E non solo. «In un’altra occasione», scrive il pm nella richiesta di rinvio a giudizio, « seguiva uno dei titolari con l’auto fino alla scuola della figlia, si fermava nei pressi ed iniziava ad accelerare forte per richiamarne l’attenzione e per poi gesticolare minacciosamente all’indirizzo dell’uomo».

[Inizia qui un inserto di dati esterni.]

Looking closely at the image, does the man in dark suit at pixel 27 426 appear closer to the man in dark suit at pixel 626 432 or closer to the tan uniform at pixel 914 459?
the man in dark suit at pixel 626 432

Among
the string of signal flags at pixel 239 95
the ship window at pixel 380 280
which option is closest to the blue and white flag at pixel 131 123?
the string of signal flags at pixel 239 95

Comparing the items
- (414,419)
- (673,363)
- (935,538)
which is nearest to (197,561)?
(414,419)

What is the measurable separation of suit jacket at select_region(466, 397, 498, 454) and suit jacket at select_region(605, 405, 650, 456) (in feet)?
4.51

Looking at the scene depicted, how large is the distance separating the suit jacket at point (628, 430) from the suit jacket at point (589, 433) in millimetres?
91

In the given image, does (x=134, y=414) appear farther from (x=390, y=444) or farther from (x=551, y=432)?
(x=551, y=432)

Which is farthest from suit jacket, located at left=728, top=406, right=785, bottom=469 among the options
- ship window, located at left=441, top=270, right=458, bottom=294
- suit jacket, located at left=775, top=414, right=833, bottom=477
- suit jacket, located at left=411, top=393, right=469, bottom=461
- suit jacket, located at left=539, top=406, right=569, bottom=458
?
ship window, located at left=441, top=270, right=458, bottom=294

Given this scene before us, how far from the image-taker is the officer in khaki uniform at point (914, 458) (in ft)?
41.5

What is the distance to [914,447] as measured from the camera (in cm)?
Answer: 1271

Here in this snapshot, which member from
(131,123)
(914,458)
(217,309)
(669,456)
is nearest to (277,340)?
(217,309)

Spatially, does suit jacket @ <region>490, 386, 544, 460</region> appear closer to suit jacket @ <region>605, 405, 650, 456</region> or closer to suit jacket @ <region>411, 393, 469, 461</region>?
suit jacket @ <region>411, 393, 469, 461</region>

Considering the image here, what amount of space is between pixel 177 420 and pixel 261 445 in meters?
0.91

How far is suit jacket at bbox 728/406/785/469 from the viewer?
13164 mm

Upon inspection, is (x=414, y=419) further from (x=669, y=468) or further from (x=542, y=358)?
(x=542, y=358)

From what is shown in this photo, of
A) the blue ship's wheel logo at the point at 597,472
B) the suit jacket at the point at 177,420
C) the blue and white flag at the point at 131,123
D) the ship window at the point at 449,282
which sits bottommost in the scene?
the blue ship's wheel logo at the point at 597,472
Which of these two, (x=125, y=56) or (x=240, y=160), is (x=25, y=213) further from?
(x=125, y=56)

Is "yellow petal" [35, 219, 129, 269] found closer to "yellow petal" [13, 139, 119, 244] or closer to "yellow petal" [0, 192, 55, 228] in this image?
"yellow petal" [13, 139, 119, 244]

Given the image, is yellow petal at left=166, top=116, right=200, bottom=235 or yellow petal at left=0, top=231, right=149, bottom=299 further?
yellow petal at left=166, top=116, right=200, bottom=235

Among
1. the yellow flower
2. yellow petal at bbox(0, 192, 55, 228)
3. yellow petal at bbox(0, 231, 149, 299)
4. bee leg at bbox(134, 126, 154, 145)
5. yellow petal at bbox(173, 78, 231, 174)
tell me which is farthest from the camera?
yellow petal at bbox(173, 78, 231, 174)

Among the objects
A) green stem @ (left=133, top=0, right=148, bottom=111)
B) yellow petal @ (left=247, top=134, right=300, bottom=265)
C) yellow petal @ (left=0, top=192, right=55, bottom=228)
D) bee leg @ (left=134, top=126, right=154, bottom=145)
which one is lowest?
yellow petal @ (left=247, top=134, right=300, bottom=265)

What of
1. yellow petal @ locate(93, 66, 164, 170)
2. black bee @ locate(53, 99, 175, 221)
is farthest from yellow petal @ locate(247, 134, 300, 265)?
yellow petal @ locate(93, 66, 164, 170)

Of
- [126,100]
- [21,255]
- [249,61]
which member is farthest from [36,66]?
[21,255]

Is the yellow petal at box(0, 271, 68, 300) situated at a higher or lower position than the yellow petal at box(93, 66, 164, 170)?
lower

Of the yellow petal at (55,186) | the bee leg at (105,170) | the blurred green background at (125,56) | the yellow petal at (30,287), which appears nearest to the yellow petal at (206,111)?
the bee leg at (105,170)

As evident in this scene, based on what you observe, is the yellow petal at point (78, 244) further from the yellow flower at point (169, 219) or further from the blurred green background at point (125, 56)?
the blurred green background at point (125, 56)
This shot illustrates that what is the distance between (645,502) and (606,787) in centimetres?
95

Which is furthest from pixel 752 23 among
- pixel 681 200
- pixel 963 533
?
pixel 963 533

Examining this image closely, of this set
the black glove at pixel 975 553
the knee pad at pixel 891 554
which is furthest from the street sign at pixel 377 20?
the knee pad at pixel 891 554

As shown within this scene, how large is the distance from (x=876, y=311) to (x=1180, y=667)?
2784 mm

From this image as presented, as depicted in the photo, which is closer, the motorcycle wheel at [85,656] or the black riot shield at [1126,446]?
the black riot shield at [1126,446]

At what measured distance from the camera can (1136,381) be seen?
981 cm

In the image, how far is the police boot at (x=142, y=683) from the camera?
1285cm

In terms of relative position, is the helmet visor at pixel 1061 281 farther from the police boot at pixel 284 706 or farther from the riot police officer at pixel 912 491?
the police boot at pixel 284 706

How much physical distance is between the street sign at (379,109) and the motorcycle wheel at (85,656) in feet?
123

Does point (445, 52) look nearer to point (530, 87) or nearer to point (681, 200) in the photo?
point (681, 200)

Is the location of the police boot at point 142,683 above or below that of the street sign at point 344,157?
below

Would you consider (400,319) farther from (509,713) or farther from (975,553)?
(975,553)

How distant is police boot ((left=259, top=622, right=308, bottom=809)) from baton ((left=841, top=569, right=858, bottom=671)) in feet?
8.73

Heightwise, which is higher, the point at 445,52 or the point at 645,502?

Ma gli episodi sarebbero stati tanti. In un’altra occasione l’uomo avrebbe avvicinato uno dei titolari mentre si trovava vicino ai contatori della struttura e dopo essere arrivato con l’auto a tutta velocità gli avrebbe urlato: «te la faccio pagare, non è finita qui». Particolare attenzione la Procura pone all’episodio avvenuto nell’ottobre del 2017 quando l’uomo avrebbe minacciato una dei familiari dei due titolari dicendole che l’avrebbe uccisa e facendo il segno di tagliarle la gola. Sempre nel 2017, a dicembre, avrebbe avvicinato ancora uno dei titolari urlando: «Aspettami che adesso torno...vado a chiamare un amico mio e poi vedi... non sono più da solo, ci stiamo organizzando».
Accuse quelle contestate che ora dovranno essere provate nel corso del dibattimento.(d.p.)